Post about Ubiquitous Language in the Service Context is interesting.
Ok, but is it really a CFL? If it is, what Grammar describes it? Why has grammar not had a larger roll in modern programming as language has? (proportionally) Why aren’t we using CFG everywhere? If XML is a weak ESS, do we need a weak BNF or LALR parse language?
The relation between Language and Grammar is a foundation of Computer Science. Regular Languages are easily expressed with a Regular Expression. Non-regular languages require “more” (programmatically, a stack) to be parsed. BNF and LALR languages allow this expression, but they aren’t easy, and they certainly aren’t as widespread as Regular Expressions. Most importantly they aren’t as accessible to the programmer. Antlr is an excellent tool, but there aren’t MSDN articles on it. There aren’t former VB6 programmers, now .NET programmers discovering and embracing it like they are Regular Expressions.
Yet XML is so popular. I cannot imagine the ugly BNF which would describe XML. It would have to be coupled with an even more ugly XSD to describe the DOCTYPE of whatever XML is being parsed. Yet programmers everywhere are apparently having no problem parsing XML on a day to day basis. I’m dumbfounded. WHY???
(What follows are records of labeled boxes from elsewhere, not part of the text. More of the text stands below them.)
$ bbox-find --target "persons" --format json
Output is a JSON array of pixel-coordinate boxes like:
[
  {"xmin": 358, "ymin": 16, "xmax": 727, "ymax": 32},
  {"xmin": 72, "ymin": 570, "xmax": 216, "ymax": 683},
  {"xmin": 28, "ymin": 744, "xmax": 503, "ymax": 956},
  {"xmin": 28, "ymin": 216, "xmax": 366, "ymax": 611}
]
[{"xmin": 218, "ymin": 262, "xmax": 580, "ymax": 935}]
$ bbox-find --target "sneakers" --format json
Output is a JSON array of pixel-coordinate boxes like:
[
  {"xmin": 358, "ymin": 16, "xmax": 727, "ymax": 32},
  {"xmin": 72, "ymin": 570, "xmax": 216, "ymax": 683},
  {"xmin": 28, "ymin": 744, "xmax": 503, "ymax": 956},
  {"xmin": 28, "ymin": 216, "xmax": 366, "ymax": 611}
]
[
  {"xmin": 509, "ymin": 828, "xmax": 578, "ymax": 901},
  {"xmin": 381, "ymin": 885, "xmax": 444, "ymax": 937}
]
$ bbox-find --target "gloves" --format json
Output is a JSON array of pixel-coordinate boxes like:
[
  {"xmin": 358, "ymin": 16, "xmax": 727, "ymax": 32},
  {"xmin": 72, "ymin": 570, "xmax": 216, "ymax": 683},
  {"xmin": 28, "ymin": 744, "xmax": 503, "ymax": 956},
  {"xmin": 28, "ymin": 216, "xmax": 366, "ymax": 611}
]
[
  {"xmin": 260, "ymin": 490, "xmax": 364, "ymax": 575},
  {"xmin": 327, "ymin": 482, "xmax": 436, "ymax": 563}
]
All programmers would “benefit from having additional linguistic and semantic expertise.” I know programmers who happily use the System.XML libraries all day long, think nothing of the complexity, write XSD, parse, generate, and do whatever is necessary. These same programmers are still doing string matching and manipulation with IndexOf, Substr, and Replace members of System. String. I always thought those functions were there for a sort of backwards compatibility. Why aren’t these programmers using Regular Expressions? I heard one say that Regular Expressions require much mathematical thinking.